- Reading passage -
* * * * * * * * *
In the days of yore, we discussed whether specific puzzles were on-topic at all, and came to the general conclusion that specific puzzles are on-topic, though they need answers with complete explanations. We've seen answers nowadays that are simply "Is it >! [answer] ?", and these are terrible answers. But this isn't our only problem. We later asked whether riddles are on-topic, and at this time, we seemed to be heading toward 'no,' or at least 'yes, with limitations.'

Later, Jon Ericson, a community manager, asked the question of whether chestnut puzzles are on-topic here, and this entire question and answer are worth reading. Other questions worth reading:

In short, our stance on puzzles as questions and pretty much every other quality issue can be summarized in one word: "conflicted."


I think it's safe to say that we were not the least bit prepared to handle the sudden and terrifying influx of traffic. There wasn't strong enough consensus about what is and isn't on-topic, what constitutes good answers and questions, and what voting means to us. I doubt our traffic will be spiking fifteen-fold like it did over the past few weeks anytime soon, and this is our chance to work through some of these problems.

However, we absolutely need to address the quality of questions and answers on our site. We need to promote high quality content, and turn away low quality content. We want to attract experts, and experts are being driven away.
* * * * * * * * *
- Tasks -
(a) Why does the site-quality post say the site was not prepared for the influx of traffic? Answer in one to three sentences.
(b) Reproduce a passage from the site-quality post, beginning at the words "In short, our" and stopping after "of these problems.".
(c) Write what comes next in the site-quality post, starting after its final sentence.

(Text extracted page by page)
* * * * * * * * *
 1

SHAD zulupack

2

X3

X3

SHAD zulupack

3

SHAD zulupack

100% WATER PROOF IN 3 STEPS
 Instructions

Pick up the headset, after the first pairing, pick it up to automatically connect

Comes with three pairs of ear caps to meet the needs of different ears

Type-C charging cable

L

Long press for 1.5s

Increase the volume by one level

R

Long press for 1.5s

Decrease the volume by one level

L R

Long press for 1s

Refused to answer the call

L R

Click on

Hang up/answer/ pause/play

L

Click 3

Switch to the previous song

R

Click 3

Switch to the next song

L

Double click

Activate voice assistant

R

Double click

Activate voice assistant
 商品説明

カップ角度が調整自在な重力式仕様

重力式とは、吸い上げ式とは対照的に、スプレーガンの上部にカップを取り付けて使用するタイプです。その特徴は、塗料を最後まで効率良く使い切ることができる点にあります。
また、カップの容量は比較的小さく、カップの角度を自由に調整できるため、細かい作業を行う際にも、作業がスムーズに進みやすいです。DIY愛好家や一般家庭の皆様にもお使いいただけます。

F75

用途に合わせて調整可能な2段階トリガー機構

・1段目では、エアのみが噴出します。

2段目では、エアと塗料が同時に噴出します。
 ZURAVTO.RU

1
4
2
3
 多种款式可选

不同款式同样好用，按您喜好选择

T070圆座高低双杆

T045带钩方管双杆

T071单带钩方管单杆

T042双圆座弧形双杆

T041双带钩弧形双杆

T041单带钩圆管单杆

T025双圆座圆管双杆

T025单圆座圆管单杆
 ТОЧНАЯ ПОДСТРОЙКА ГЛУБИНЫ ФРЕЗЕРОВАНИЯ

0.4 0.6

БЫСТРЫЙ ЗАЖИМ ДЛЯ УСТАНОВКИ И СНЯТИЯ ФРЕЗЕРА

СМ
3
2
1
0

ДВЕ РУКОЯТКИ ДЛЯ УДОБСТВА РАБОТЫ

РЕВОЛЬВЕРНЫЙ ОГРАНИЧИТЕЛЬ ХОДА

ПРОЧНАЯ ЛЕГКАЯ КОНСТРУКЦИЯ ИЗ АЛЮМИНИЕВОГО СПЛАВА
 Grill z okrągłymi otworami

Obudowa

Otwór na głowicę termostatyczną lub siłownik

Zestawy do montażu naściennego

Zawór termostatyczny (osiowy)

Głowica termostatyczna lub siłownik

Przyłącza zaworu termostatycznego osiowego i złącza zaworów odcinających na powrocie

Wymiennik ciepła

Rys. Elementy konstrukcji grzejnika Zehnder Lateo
* * * * * * * * *
- Per-task answers -
(a) There was not strong enough consensus on what is and isn't on-topic, what makes a good question or answer, and what voting means to the community.

(b)
In short, our stance on puzzles as questions and pretty much every other quality issue can be summarized in one word: "conflicted."


I think it's safe to say that we were not the least bit prepared to handle the sudden and terrifying influx of traffic. There wasn't strong enough consensus about what is and isn't on-topic, what constitutes good answers and questions, and what voting means to us. I doubt our traffic will be spiking fifteen-fold like it did over the past few weeks anytime soon, and this is our chance to work through some of these problems.

(c)
Let's keep our precedent firmly in mind, then take it with a grain of salt. Precedent is great, but we have issues to address, and our site has changed in many ways since much of this precedent was set. Let's focus on developing solutions that are directly appropriate to the quality concerns we have right now. We can make any decisions we need to about what's on topic and what isn't, what is good quality and what isn't, but whatever we decide here needs to drastically improve site quality. If that means disallowing questions-as-puzzles, then let's do it. If that means aggressively deleting low-quality answers, let's do it. But we do need to do something, so let's figure out what that something is.

What are the first steps to raising the quality of questions and answers on our site? What specific actions do we need to take to push us in the right direction? We need to figure out what's most important, and how we hold each other accountable for upholding our new policies. What needs to happen?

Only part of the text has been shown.